Je me masse le nez en enchaînant les jurons. En espagnol, toujours. Je crois l’avoir déjà dit, mais il est préférable, à mon niveau, d’être vulgaire dans une langue que peu ici comprennent.
Enfin, ici, là n’est pas la raison, de fait. L’habitude a été prise, mais je ne pense pas que des journalistes puissent se dissimuler dans les placards de la maison.
Heureusement, d’ailleurs. Ils m’auraient surprise à écouter à la porte, et auraient été aux premières loges pour me voir fort élégamment prendre la porte dans le nez lorsque Marvolo l’a ouverte.
Bon, Grand-père ne va pas apprécier que j’aie espionné. Tant pis pour lui. Vu la profondeur de nos non-relations, je crois pouvoir dire sans aucune honte que son avis ne me fait ni chaud ni froid.
Quant à Marvolo… Il est sympathique, d’accord, mais je le connais trop mal pour réellement me soucier de son avis.
D’ailleurs, en parlant du loup…
- Je peux savoir ce que tu faisais derrière la porte ? demande-t-il en levant un sourcil.
Vous voyez, l’expression « décidément… » ? C’est exactement celle-ci.
- J’écoutais la conversation, répond ma bouche.
…Hein ? Nom d’un chien à lunettes en tutu vert ! Ça y est, je commence réellement à ne plus avoir toute ma tête. J’ai mes propres règles médicales, et l’échéance n’a qu’été retardée… Avoir une ascendance humaine n’est vraiment pas un cadeau.
Cela dit, je ne remettrais pas en cause le choix marital de mon père. Lui et Maman formaient un couple très aimant. Ils s’étaient bien choisis… Moi, si je veux qu’on me regarde ainsi, un jour, j’ai encore du chemin à faire.
Première des priorités : Marvolo. Il est juste devant moi.

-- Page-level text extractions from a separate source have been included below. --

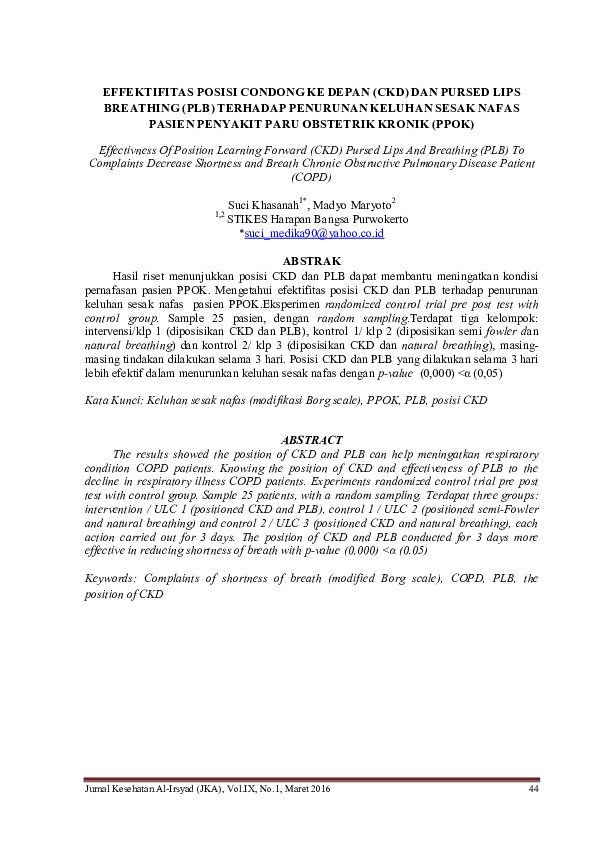 EFFEKTIFITAS POSISI CONDONG KE DEPAN (CKD) DAN PURSED LIPS BREATHING (PLB) TERHADAP PENURUNAN KELUHAN SESAK NAFAS PASIEN PENYAKIT PARU OBSTETRIK KRONIK (PPOK)

Effectivness Of Position Learning Forward (CKD) Pursed Lips And Breathing (PLB) To Complaints Decrease Shortness and Breath Chronic Obstructive Pulmonary Disease Patient (COPD)

Suci Khasanah$^{1*}$, Madyo Maryoto$^{2}$
$^{1,2}$ STIKES Harapan Bangsa Purwokerto
*suci_medika90@yahoo.co.id

ABSTRAK

Hasil riset menunjukkan posisi CKD dan PLB dapat membantu meningatkan kondisi pernafasan pasien PPOK. Mengetahui efektifitas posisi CKD dan PLB terhadap penurunan keluhan sesak nafas pasien PPOK.Eksperimen randomized control trial pre post test with control group. Sample 25 pasien, dengan random sampling.Terdapat tiga kelompok: intervensi/klp 1 (diposisikan CKD dan PLB), kontrol 1/ klp 2 (diposisikan semi fowler dan natural breathing) dan kontrol 2/ klp 3 (diposisikan CKD dan natural breathing), masing-masing tindakan dilakukan selama 3 hari. Posisi CKD dan PLB yang dilakukan selama 3 hari lebih efektif dalam menurunkan keluhan sesak nafas dengan p-value (0,000) <α (0,05)

Kata Kunci: Keluhan sesak nafas (modifikasi Borg scale), PPOK, PLB, posisi CKD

ABSTRACT

The results showed the position of CKD and PLB can help meningatkan respiratory condition COPD patients. Knowing the position of CKD and effectiveness of PLB to the decline in respiratory illness COPD patients. Experiments randomized control trial pre post test with control group. Sample 25 patients, with a random sampling. Terdapat three groups: intervention / ULC 1 (positioned CKD and PLB), control 1 / ULC 2 (positioned semi-Fowler and natural breathing) and control 2 / ULC 3 (positioned CKD and natural breathing), each action carried out for 3 days. The position of CKD and PLB conducted for 3 days more effective in reducing shortness of breath with p-value (0,000) <α (0.05)

Keywords: Complaints of shortness of breath (modified Borg scale), COPD, PLB, the position of CKD

Jurnal Kesehatan Al-Irsyad (JKA), Vol.IX, No.1, Maret 2016 44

- Tu écoutais ? reprend-t-il sur un ton surpris. La curiosité est un vilain défaut, personne ne te l’a appris ?
Oh si, mais ça remonte à tellement longtemps que Mathusalem a eu le temps de mourir trois fois depuis. J’ai près de 36 ans pour les humains, mon vieux ! Je ne suis plus vraiment une enfant…
- Mieux vaut garder ses défauts, je réplique. Sinon, à force de les annuler, on atteint un niveau proche de la perfection, ce qui est mortellement ennuyeux.
- Alors ce ne serait pas la perfection, puisqu’elle doit être d’un intérêt sans cesse renouvelé.
- Seuls les défauts peuvent parvenir à ce résultat. Donc la perfection n’existe pas…
CQFD. Je peux donc continuer à énerver l’Hendiadyn entier. De toute manière, ma simple existence est sujette à débat. Autant dire que j’ai le conflit dans les veines.
- …et on revient au sujet premier. Je ne te savais pas philosophe.
Ni moi pour lui. A côté de son métier de brigadier, en fait, il me paraît en avoir lourd dans la caboche. Ce n’est pas l’image qu’il donne en public, pourtant. Ni dans ses disputes avec Erwan, d’ailleurs.
Tout compte fait, il gagne à être connu, ce type…
- Quand on s’ennuie, il faut bien s’occuper.
- Et c’est pour cette raison que tu écoutes aux portes, je suppose ?
- Je ne fais que m’informer à la source.
- Et tu as de la chance que ce soit moi qui t’ait renversée plutôt que Grand-père. Il est assez contrarié, et tu te serais prise un sacré savon. Ça va, ton nez ?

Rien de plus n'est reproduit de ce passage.